While Windows 8 is not expected until deep into 2012, the first rumblings of Microsoft's marketing machine started earlier this month as the company began disclosing new technologies to be included in the upcoming release.
Getting much of the attention is the product's new tiled interface, which replaces the Windows Start menu, which supports touch-only screens ranging from small screens on controller devices to large PC-based desktop screens and internal corporate kiosks. As part of that marketing machine rumble, Microsoft officials said they think the new technologies can be used as the interface for, if not help inspire, a new generation of touch-centric hardware devices.
IT executives see some opportunities to deploy the technologies in their shops, but need some questions answered before they can even conduct an initial evaluation. Some of the questions center around the compatibility of applications designed to take advantage of touch-centric mixing with legacy applications that are not. There are also questions about costs associated with training IT support people.
"Over the long term, yes, I see possibilities for this, but over the short term you'll have to deal with the challenges of tech support training and apps compatibility,” said Bill Yearous, vice president and CIO with The Seattle Times. “It is supposed to be compatible with things like Windows 7 -- sort of-- but there will be lots of questions about moving our legacy apps to it."
Yearous said he can envision many of the workflow processes associated with producing the paper and getting the paper ready for delivery to the printer, tasks that are not keyboard or mouse intensive, being replaced by touch screen systems.
"Looking at touch screens in the paradigm we have now may not make a lot of sense. But depending on how well the apps vendors and IT shops can modify their apps, it could drive how we use these devices differently," Yearous said.
Angelo Valetta, senior vice president and CIO with Sun National Bank also sees opportunities to deploy touch-centric technologies but, for now, largely in strategic areas. He sees them playing a role in the "branch of the future," where there will be an emphasis on self service where customers access information on products and services using touch-screen kiosks.
"We could use this to bring up subject matter experts on one screen, while customers were using touch technology on another screen,” Valetta said. “But we have to see how this technology is presented in Windows 8 and how it will interface with the hardware already out there."
Some analysts said they believe it will take larger IT shops quite a while to warm up to the idea of using touch technologies and tile-based interfaces on desktop PCs, as well as training costs and compatibility issues with mission critical applications.
"I think most IT shops will say it's cool technology but will stay with the classic interface for now, " said Al Gillen, program vice president of system software for IDC. "There will be a learning curve associated with a tiled interface as well as a real estate concern, and all existing applications today will be unable to take advantage of the tiling capability."
In demonstrations earlier this month, Microsoft officials said there should be "effortless movement" among existing Windows programs and new applications designed specifically for Windows 8.They said the full capabilities of Windows will remain available to users, including all the functions of Windows Explorer and Desktop, as well as compatibility with all PCs, software and peripherals that carry the Windows 7 logo.
For users who have no immediate need for touch capabilities, Microsoft officials said they can easily turn it off and revert to using their mouse and keyboards.
Microsoft officials emphasized the importance of HTML5 in developing applications that fully exploit Windows 8's more advanced features.
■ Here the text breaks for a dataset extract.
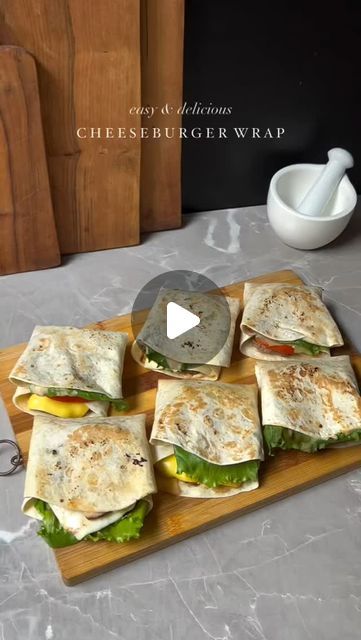 Cheeseburger Wrap, Cheeseburger Wraps, Tortilla Bread, Turkey Patties, Fast Easy Dinner, Wrap Food, Fitness Meals, Appetizer Sandwiches, Beef Patties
Many IT shops are still in the tire-kicking phase with HTML5 with little real world development experience under their belts. Some add, however, that because an application developed with HTML can run on multiple platforms, the investment time and money will pay off.
"The big thing we are looking at (with HTML5) is developing an app that runs on a wide variety of platforms, yet maintain certain uniformity with that application," Yearous said.
Yearous added he expects the ramp-up time to properly train developers on version 5 will be no longer or shorter than any other language, but would initially rely on the expertise of outside contractors.
Microsoft officials declined to say when IT shops and third-party developers could expect to get their hands on the first beta release of Windows 8. Speaking at a Microsoft developer conference in Tokyo last month, CEO Steve Ballmer said the company remains committed to delivering the finished product in 2012. That statement however, was retracted by the company that claimed Ballmer "misspoke" about committing to a 2012 delivery.